This repository is the official implementation of LGM: Enhancing Large Language Models with Conceptual Meta-Relations and Iterative Retrieval.
Large language models (LLMs) exhibit strong semantic understanding, yet struggle when user instructions involve ambiguous or conceptually misaligned terms. We propose the Language Graph Model (LGM) to enhance conceptual clarity by extracting meta-relations—inheritance, alias, and composition—from natural language. The model further employs a reflection mechanism to validate these meta-relations. Leveraging a Concept Iterative Retrieval Algorithm, these relations and related descriptions are dynamically supplied to the LLM, improving its ability to interpret concepts and generate accurate responses. Unlike conventional Retrieval-Augmented Generation (RAG) approaches that rely on extended context windows, our method enables large language models to process texts of any length without the need for truncation. Experiments on standard benchmarks demonstrate that the LGM consistently outperforms existing RAG baselines.
- We use neo4j-community-3.5.13 as the database for graph data storage. Download the Windows version or macOS/Linux version. Please follow the official manual for installation.
- And then config the Neo4j URI, user name and password in sources\config.ini
- To use the Neo4j database more efficiently, you can create indexes. The corresponding statements are as follows:
CALL db.index.fulltext.createNodeIndex("root_sentence_lemma_index", ["_ROOT_"], ["sentenceLemma"]);The python version is 3.10.x. And to install requirements:
pip install -r requirements.txt
- HotpotQA dataset can download from http://curtis.ml.cmu.edu/datasets/hotpot/hotpot_dev_distractor_v1.json
- Musique dataset can download from https://huggingface.co/datasets/bdsaglam/musique/blob/main/musique_ans_v1.0_dev.jsonl
If you need to test an online model, you must prepare the corresponding API_KEY and URL, then input them into the sources\config.ini file and configure the relevant parameters. For local models, only the corresponding URL is required. The Deepseek model must be configured as the answer matching model. If you want to test the performance of the LLama3 model, you also need to configure the LLama3 model.
Please run the learning stage first. Then run the answering stage.

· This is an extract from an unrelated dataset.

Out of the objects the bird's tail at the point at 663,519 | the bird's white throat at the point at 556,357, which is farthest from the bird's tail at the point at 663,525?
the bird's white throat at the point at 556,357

To evaluate HotpotQA, run:
python evaluate/eval.py --dataset hotpot --model deepseek --stage learn --path path/to/hotpot_dev_distractor_v1.json
python evaluate/eval.py --dataset hotpot --model deepseek --stage answer --path path/to/hotpot_dev_distractor_v1.json
python evaluate/eval.py --dataset hotpot --model llama --stage learn --path path/to/hotpot_dev_distractor_v1.json
python evaluate/eval.py --dataset hotpot --model llama --stage answer --path path/to/hotpot_dev_distractor_v1.jsonTo evaluate Musique, run:
python evaluate/eval.py --dataset musique --model deepseek --stage learn --path path/to/musique_data_v1.0/musique_ans_v1.0_dev.jsonl
python evaluate/eval.py --dataset musique --model deepseek --stage answer --path path/to/musique_data_v1.0/musique_ans_v1.0_dev.jsonl
python evaluate/eval.py --dataset musique --model llama --stage learn --path path/to/musique_data_v1.0/musique_ans_v1.0_dev.jsonl
python evaluate/eval.py --dataset musique --model llama --stage answer --path path/to/musique_data_v1.0/musique_ans_v1.0_dev.jsonlTo evaluate Reflection, run:
python tests/test_reflection.pyOur model achieves the following performance on :
| Model / Dataset | HotpotQA | Musique | ||||
|---|---|---|---|---|---|---|
| Model | Deepseek v3-0324 | Llama-3.3-70B-Instruct-AWQ | AVG | Deepseek v3-0324 | Llama-3.3-70B-Instruct-AWQ | AVG |
| Language Graph Model | 89.46% | 87.06% | 88.26% | 68.13% | 63.07% | 65.60% |
| GraphRAG 1 | 88.55% | 82.59% | 85.57% | 64.98% | 63.16% | 64.07% |
| GraphRAG 2 | 86.90% | 69.21% | 78.06% | 48.98% | 48.61% | 48.79% |
| LightRAG 2 | 87.94% | 76.34% | 82.14% | 65.36% | 50.33% | 57.84% |
| FastRAG 3 | 72.66% | 72.26% | 72.46% | 39.91% | 36.51% | 38.21% |
| Dify | 68.53% | 43.64% | 56.09% | 52.32% | 18.27% | 35.29% |
We analyze the contribution of each component via ablation on HotpotQA (DeepSeek v3-0324). The maximum input size was reduced from 120,000 to 30,000 characters. Figure shows that F1 varies only mildly (std 0.009) and Recall remains stable (std 0.0038). The best F1 (89.46%) occurs at 60,000 with Recall 99.09%, indicating robustness to context budget.
Language Graph Model source is under the MIT License.